What is asked:
Pull out each line from the rows below that contains the word "grass", and copy those lines without changes.

Given data:
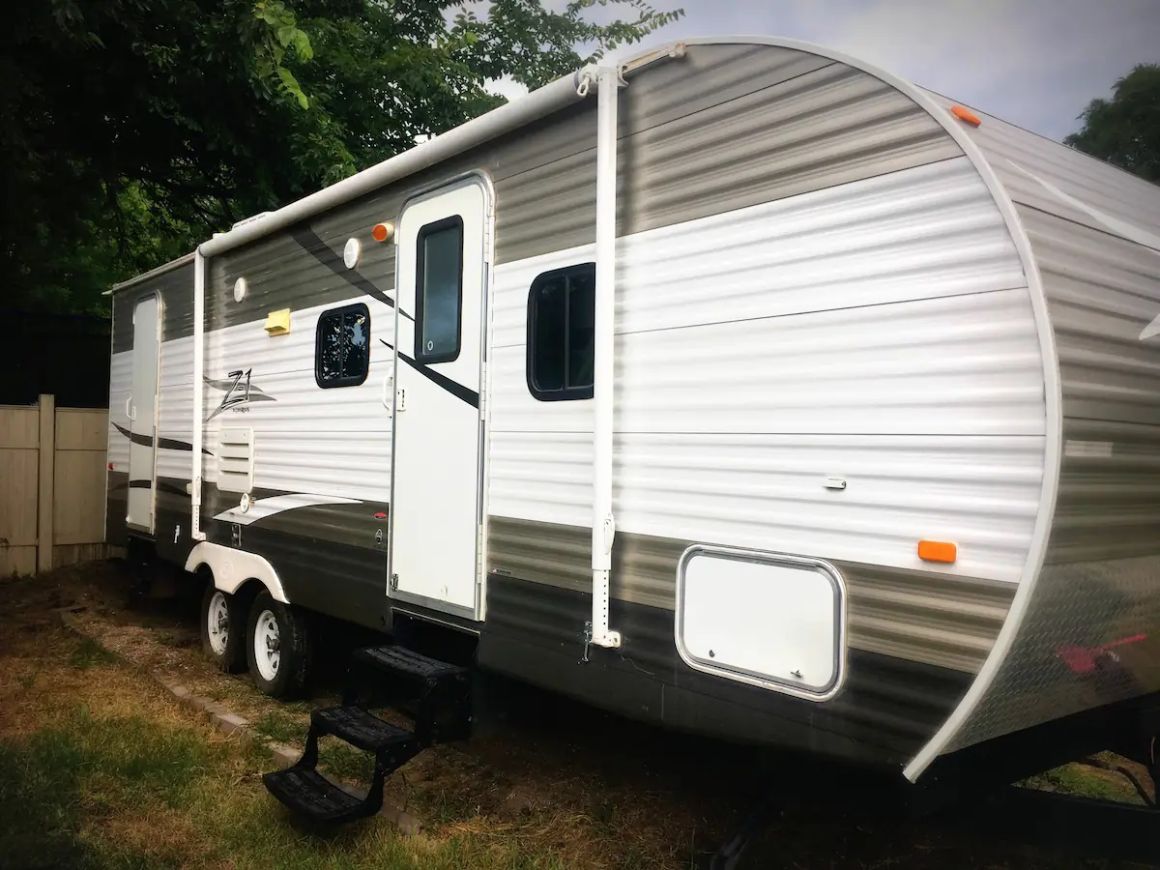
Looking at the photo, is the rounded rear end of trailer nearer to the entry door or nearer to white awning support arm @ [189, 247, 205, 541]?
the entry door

...

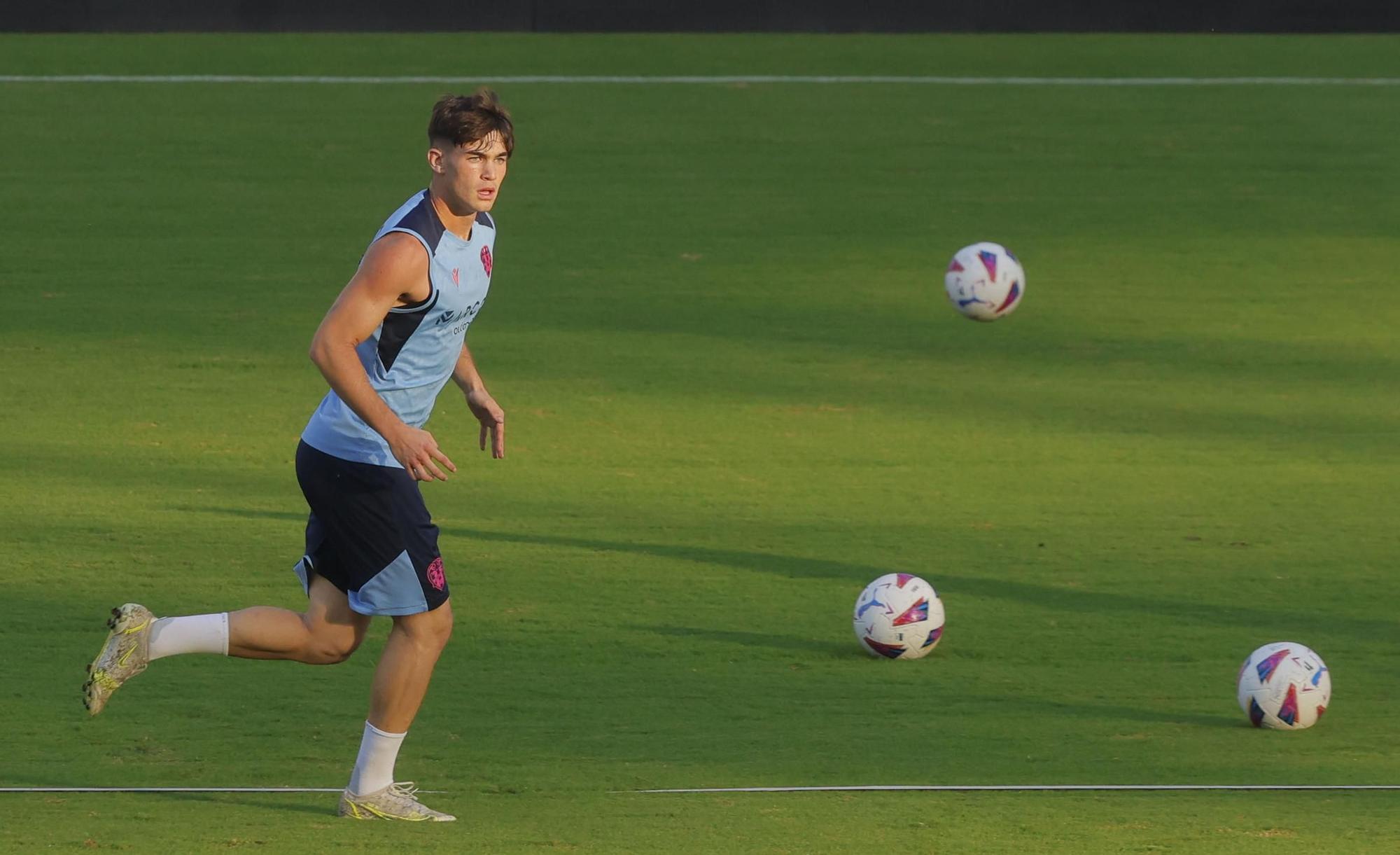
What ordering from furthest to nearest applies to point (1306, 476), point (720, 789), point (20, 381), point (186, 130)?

==

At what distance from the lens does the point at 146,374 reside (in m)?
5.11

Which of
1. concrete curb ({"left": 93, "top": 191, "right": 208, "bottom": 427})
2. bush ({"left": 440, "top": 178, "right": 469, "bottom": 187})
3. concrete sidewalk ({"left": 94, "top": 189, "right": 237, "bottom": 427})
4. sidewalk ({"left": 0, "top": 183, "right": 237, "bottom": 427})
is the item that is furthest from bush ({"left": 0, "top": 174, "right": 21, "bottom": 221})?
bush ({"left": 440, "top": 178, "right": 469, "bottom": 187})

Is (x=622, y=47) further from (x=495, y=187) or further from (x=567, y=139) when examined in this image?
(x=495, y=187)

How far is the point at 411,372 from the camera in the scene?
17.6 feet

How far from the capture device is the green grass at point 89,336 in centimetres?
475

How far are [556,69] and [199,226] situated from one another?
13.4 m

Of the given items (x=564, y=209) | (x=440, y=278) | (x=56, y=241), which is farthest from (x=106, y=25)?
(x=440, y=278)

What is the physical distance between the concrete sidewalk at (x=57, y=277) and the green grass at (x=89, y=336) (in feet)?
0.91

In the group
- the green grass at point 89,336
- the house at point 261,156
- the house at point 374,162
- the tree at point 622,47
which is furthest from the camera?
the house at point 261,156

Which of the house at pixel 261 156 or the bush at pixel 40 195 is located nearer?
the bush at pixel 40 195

Solution to the problem:
How far from the capture device is the green grass at point 89,336 in centimetres?
What is the physical distance between the concrete sidewalk at (x=57, y=277) and the green grass at (x=89, y=336) (in feet)?
- the green grass at point 89,336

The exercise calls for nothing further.